DATA RECORDS:

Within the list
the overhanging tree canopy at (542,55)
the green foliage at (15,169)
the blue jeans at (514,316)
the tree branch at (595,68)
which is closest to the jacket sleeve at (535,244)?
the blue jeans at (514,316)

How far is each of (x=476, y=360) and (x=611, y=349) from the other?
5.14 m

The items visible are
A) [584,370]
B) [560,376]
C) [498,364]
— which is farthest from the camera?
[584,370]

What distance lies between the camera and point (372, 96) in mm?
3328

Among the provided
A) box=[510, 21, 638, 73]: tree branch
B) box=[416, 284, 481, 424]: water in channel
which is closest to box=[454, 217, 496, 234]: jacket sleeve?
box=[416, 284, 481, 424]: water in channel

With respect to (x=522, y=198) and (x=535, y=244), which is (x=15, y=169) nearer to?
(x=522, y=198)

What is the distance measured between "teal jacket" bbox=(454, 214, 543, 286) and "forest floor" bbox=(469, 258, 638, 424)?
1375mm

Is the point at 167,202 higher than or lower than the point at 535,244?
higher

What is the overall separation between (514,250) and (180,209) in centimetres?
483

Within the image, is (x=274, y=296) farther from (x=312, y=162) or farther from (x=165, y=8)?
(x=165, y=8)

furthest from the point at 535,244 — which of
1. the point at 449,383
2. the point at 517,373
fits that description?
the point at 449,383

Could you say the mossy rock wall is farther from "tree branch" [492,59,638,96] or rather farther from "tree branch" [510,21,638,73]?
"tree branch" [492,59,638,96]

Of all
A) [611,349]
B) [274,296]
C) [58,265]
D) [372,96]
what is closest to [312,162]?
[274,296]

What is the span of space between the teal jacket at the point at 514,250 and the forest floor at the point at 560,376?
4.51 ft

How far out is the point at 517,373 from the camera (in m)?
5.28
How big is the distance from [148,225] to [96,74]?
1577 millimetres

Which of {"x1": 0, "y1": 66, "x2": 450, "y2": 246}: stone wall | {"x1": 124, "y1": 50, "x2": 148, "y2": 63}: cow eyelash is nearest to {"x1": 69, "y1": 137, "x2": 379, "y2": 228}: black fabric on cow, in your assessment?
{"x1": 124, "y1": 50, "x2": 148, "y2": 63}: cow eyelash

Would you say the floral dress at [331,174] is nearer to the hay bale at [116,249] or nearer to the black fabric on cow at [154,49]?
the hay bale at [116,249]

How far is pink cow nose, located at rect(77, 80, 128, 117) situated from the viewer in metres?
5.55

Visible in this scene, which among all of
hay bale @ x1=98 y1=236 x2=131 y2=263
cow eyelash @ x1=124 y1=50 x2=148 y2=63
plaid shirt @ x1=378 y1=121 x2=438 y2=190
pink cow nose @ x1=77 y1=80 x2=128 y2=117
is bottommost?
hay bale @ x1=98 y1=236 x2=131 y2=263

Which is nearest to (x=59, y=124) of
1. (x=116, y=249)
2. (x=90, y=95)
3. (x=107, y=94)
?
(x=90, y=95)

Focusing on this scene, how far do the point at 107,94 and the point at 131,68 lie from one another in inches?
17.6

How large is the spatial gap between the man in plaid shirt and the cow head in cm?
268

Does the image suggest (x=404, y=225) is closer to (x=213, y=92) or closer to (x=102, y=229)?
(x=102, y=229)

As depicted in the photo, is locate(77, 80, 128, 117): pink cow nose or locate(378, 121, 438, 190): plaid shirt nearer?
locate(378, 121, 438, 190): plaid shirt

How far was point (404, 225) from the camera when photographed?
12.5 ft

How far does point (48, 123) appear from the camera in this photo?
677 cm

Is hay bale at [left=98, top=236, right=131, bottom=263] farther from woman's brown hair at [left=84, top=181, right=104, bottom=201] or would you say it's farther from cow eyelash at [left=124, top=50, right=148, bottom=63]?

TASK INSTRUCTIONS: Render every line of the records above as a JSON list of strings, one string per line, with blank lines left out.

COMPLETED EXERCISE:
[
  "Within the list",
  "the overhanging tree canopy at (542,55)",
  "the green foliage at (15,169)",
  "the blue jeans at (514,316)",
  "the tree branch at (595,68)",
  "which is closest to the jacket sleeve at (535,244)?",
  "the blue jeans at (514,316)",
  "How far is each of (x=476, y=360) and (x=611, y=349) from the other?",
  "5.14 m",
  "The items visible are",
  "A) [584,370]",
  "B) [560,376]",
  "C) [498,364]",
  "— which is farthest from the camera?",
  "[584,370]",
  "What distance lies between the camera and point (372, 96) in mm?",
  "3328",
  "Among the provided",
  "A) box=[510, 21, 638, 73]: tree branch",
  "B) box=[416, 284, 481, 424]: water in channel",
  "which is closest to box=[454, 217, 496, 234]: jacket sleeve?",
  "box=[416, 284, 481, 424]: water in channel",
  "With respect to (x=522, y=198) and (x=535, y=244), which is (x=15, y=169) nearer to?",
  "(x=522, y=198)",
  "What is the distance measured between \"teal jacket\" bbox=(454, 214, 543, 286) and \"forest floor\" bbox=(469, 258, 638, 424)?",
  "1375mm",
  "Is the point at 167,202 higher than or lower than the point at 535,244?",
  "higher",
  "What is the overall separation between (514,250) and (180,209) in centimetres?",
  "483",
  "Within the image, is (x=274, y=296) farther from (x=312, y=162) or farther from (x=165, y=8)?",
  "(x=165, y=8)",
  "furthest from the point at 535,244 — which of",
  "1. the point at 449,383",
  "2. the point at 517,373",
  "fits that description?",
  "the point at 449,383",
  "Could you say the mossy rock wall is farther from \"tree branch\" [492,59,638,96] or rather farther from \"tree branch\" [510,21,638,73]?",
  "\"tree branch\" [492,59,638,96]",
  "Of all",
  "A) [611,349]",
  "B) [274,296]",
  "C) [58,265]",
  "D) [372,96]",
  "what is closest to [312,162]?",
  "[274,296]",
  "What is the span of space between the teal jacket at the point at 514,250 and the forest floor at the point at 560,376?",
  "4.51 ft",
  "How far out is the point at 517,373 from the camera (in m)?",
  "5.28",
  "How big is the distance from [148,225] to [96,74]?",
  "1577 millimetres",
  "Which of {\"x1\": 0, \"y1\": 66, \"x2\": 450, \"y2\": 246}: stone wall | {\"x1\": 124, \"y1\": 50, \"x2\": 148, \"y2\": 63}: cow eyelash is nearest to {\"x1\": 69, \"y1\": 137, \"x2\": 379, \"y2\": 228}: black fabric on cow, in your assessment?",
  "{\"x1\": 124, \"y1\": 50, \"x2\": 148, \"y2\": 63}: cow eyelash",
  "Would you say the floral dress at [331,174] is nearer to the hay bale at [116,249] or nearer to the black fabric on cow at [154,49]?",
  "the hay bale at [116,249]",
  "How far is pink cow nose, located at rect(77, 80, 128, 117) situated from the viewer in metres?",
  "5.55",
  "Visible in this scene, which among all of",
  "hay bale @ x1=98 y1=236 x2=131 y2=263",
  "cow eyelash @ x1=124 y1=50 x2=148 y2=63",
  "plaid shirt @ x1=378 y1=121 x2=438 y2=190",
  "pink cow nose @ x1=77 y1=80 x2=128 y2=117",
  "is bottommost?",
  "hay bale @ x1=98 y1=236 x2=131 y2=263",
  "Which is nearest to (x=59, y=124) of",
  "1. (x=116, y=249)",
  "2. (x=90, y=95)",
  "3. (x=107, y=94)",
  "?",
  "(x=90, y=95)",
  "Focusing on this scene, how far do the point at 107,94 and the point at 131,68 lie from one another in inches?",
  "17.6",
  "How large is the spatial gap between the man in plaid shirt and the cow head in cm?",
  "268",
  "Does the image suggest (x=404, y=225) is closer to (x=213, y=92) or closer to (x=102, y=229)?",
  "(x=102, y=229)",
  "As depicted in the photo, is locate(77, 80, 128, 117): pink cow nose or locate(378, 121, 438, 190): plaid shirt nearer?",
  "locate(378, 121, 438, 190): plaid shirt",
  "How far was point (404, 225) from the camera when photographed?",
  "12.5 ft",
  "How far does point (48, 123) appear from the camera in this photo?",
  "677 cm",
  "Is hay bale at [left=98, top=236, right=131, bottom=263] farther from woman's brown hair at [left=84, top=181, right=104, bottom=201] or would you say it's farther from cow eyelash at [left=124, top=50, right=148, bottom=63]?"
]